The tasks ->
a) Answer these questions about the commencement speech.
(i) Which institution is granting the speaker an honorary degree?
(ii) Whom does the speaker join Mark Gearan in thanking?
(iii) Which holiday does the speaker wish the audience a happy one?
b) Scale the records from the line containing "Across all of" through the end of the records, both ends included. Rewrite only those lines, requests included, with every pixel coordinate in the answers multiplied by 0.65 and rounded to a whole number, halves up.

GWEN IFILL

Gwen Ifill, Commencement 2001Thank you President Gearan, and thank you trustees and faculty here at Hobart and William Smith Colleges. It is wonderful to be here today, and not just because the weather cooperated so marvelously. It's a thrill to receive an honorary degree from such a fine institution. One that knows the value of single-sex education and co-ed education and can find a way to make it co-exist, just like the real world.

I also want to join Mark Gearan in thanking the parents. You're probably happier today than your children are. Maybe not. It was only a couple of decades ago when you brought them into the world screaming, kind of like they were last night. I heard about it. You nursed them. You bandaged their scraped knees. You thought you would never survive it. Wasn't it just yesterday that all these bright, young, soon-to-be college graduates were crying all night and rushing off to soccer practice and assuring you that there was no way you could ever understand. Oh, that was last night, wasn't it. So, here's to the parents and especially to the mothers, the grandmothers, the aunties, the play-mommas and everybody else who's here-Happy Mother's Day. What a wonderful way to celebrate!

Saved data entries
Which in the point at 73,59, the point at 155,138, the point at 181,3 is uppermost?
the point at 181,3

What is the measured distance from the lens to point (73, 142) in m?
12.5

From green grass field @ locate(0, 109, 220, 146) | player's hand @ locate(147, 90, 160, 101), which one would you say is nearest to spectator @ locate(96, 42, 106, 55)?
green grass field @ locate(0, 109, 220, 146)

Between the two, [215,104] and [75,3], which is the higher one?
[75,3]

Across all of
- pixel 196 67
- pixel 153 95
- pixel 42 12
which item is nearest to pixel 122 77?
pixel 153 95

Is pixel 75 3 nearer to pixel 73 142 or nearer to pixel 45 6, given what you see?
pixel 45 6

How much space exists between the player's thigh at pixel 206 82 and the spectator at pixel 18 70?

Per-task answers ->
a)
(i) Hobart and William Smith Colleges
(ii) The parents
(iii) Mother's Day

b)
Across all of
- pixel 196 67
- pixel 153 95
- pixel 42 12
which item is nearest to pixel 122 77?
pixel 99 62

Is pixel 75 3 nearer to pixel 73 142 or nearer to pixel 45 6, given what you see?
pixel 29 4

How much space exists between the player's thigh at pixel 206 82 and the spectator at pixel 18 70?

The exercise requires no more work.